WHAT YOU ARE ASKED TO DO: Reproduce the portion of the loan agreement below that opens with the words "ARTICLE II - LOAN" and closes with "the Effective Date.", leaving every word unchanged.

QUOTED TEXT:
◆ ◆ ◆ ◆ ◆ ◆ ◆
Loan Number 7835-Kz

Loan Number 7835-Kz

1

CONFORMED COPY

LOAN NUMBER 7835-KZ

Loan Agreement

(Tax Administration Reform Project)

between

REPUBLIC OF KAZAKHSTAN

and

INTERNATIONAL BANK FOR RECONSTRUCTION

AND DEVELOPMENT

Dated July 12 , 2010

1

LOAN NUMBER 7835-KZ

LOAN AGREEMENT

Agreement dated July 12, 2010, between REPUBLIC OF KAZAKHSTAN (“Borrower”) and INTERNATIONAL BANK FOR RECONSTRUCTION AND DEVELOPMENT (“Bank”). The Borrower and the Bank hereby agree as follows:

ARTICLE I - GENERAL CONDITIONS; DEFINITIONS

1.01. The General Conditions (as defined in the Appendix to this Agreement) constitute an integral part of this Agreement.

1.02. Unless the context requires otherwise, the capitalized terms used in this Agreement have the meanings ascribed to them in the General Conditions or in the Appendix to this Agreement.

ARTICLE II - LOAN

2.01.The Bank agrees to lend to the Borrower, on the terms and conditions set forth or referred to in this Agreement, the amount of seventeen million Dollars ($17,000,000), (“Loan”), to assist in financing the project described in Schedule 1 to this Agreement (“Project”).

2.02. The Borrower may withdraw the proceeds of the Loan in accordance with Section IV of Schedule 2 to this Agreement.

2.03. The Front-end Fee payable by the Borrower shall be equal to one quarter of one percent (0.25%) of the Loan amount. The Borrower shall pay the Front-end Fee not later than sixty (60) days after the Effective Date.
◆ ◆ ◆ ◆ ◆ ◆ ◆
DATA EXTRACT:
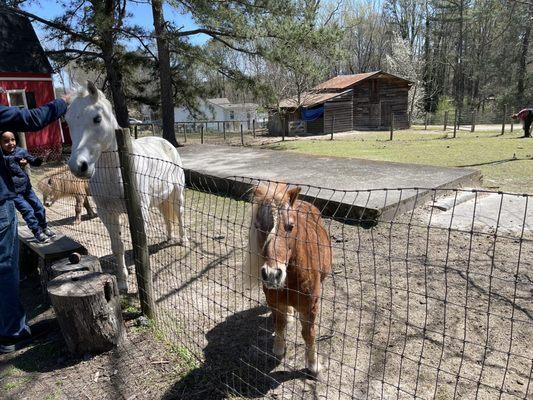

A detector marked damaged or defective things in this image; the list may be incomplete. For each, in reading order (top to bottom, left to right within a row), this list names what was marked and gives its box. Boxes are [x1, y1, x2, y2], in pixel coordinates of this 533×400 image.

rusty metal roof [276, 90, 352, 109]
◆ ◆ ◆ ◆ ◆ ◆ ◆
ANSWER TO THIS PROBLEM:
ARTICLE II - LOAN

2.01.The Bank agrees to lend to the Borrower, on the terms and conditions set forth or referred to in this Agreement, the amount of seventeen million Dollars ($17,000,000), (“Loan”), to assist in financing the project described in Schedule 1 to this Agreement (“Project”).

2.02. The Borrower may withdraw the proceeds of the Loan in accordance with Section IV of Schedule 2 to this Agreement.

2.03. The Front-end Fee payable by the Borrower shall be equal to one quarter of one percent (0.25%) of the Loan amount. The Borrower shall pay the Front-end Fee not later than sixty (60) days after the Effective Date.